OpenShift(Kubernetes) node upgrade methods often involve draining nodes, evacuating workloads, and performing the upgrade, leading to potential downtime and service interruptions. This can be particularly challenging in production environments where any disruption can have cascading effects on business operations.
Instead of upgrading all nodes simultaneously, a subset of nodes can be selected and upgraded, first.

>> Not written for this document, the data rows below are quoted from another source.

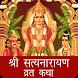 Satyanarayan Vrat Katha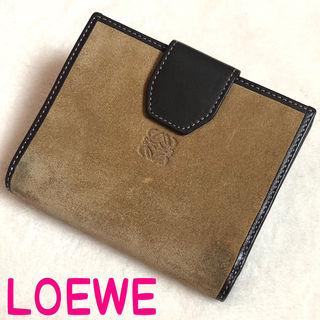 LOEWE  ロエベ 二つ折り財布 スウェード 正規品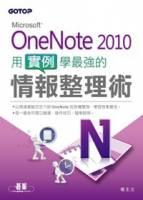 Microsoft OneNote 2010:用實例學最強的情報整理術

In this post, I will walk you through, how to upgrade OCP nodes predictably, while some of workloads are running happily. This method can be useful when only particular set of nodes upgrade desired. Please note in that type of OCP upgrade, node restarts are still inevitable. Nevertheless, it could be useful when you need to postpone upgrading some of nodes and applications working on those nodes for sometime.
Key feature that gives us this capability in OCP is Machine Config Pool.

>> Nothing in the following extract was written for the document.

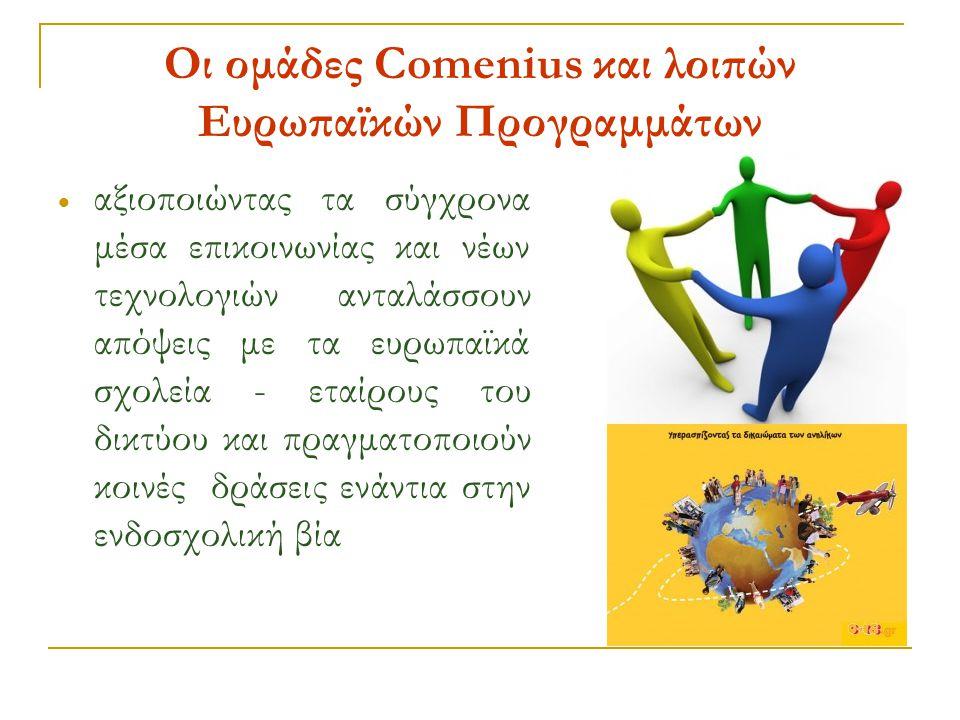 Οι ομάδες Comenius και λοιπών Ευρωπαϊκών Προγραμμάτων  αξιοποιώντας τα σύγχρονα μέσα επικοινωνίας και νέων τεχνολογιών ανταλάσσουν απόψεις με τα ευρωπαϊκά σχολεία - εταίρους του δικτύου και πραγματοποιούν κοινές δράσεις ενάντια στην ενδοσχολική βία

What is Machine Config Pool?
What is Role Binding to a User/Group, Machine Config Pool is to Nodes. It associates Nodes with Machine Configs. For more information about Machine Config Pool, you can follow, the post.
OCP Nodes in Sandbox2
To demonstrate Canary like OCP node upgrade, following cluster will be used. Current version of OCP Sandbox2 cluster version is 4.12.10 and it will be upgraded to the OCP 4.14.10.
Note: To find upgrade path you can use the Red Hat OCP Update Graph application.
According to the Application, OCP versions that we need to follow as below.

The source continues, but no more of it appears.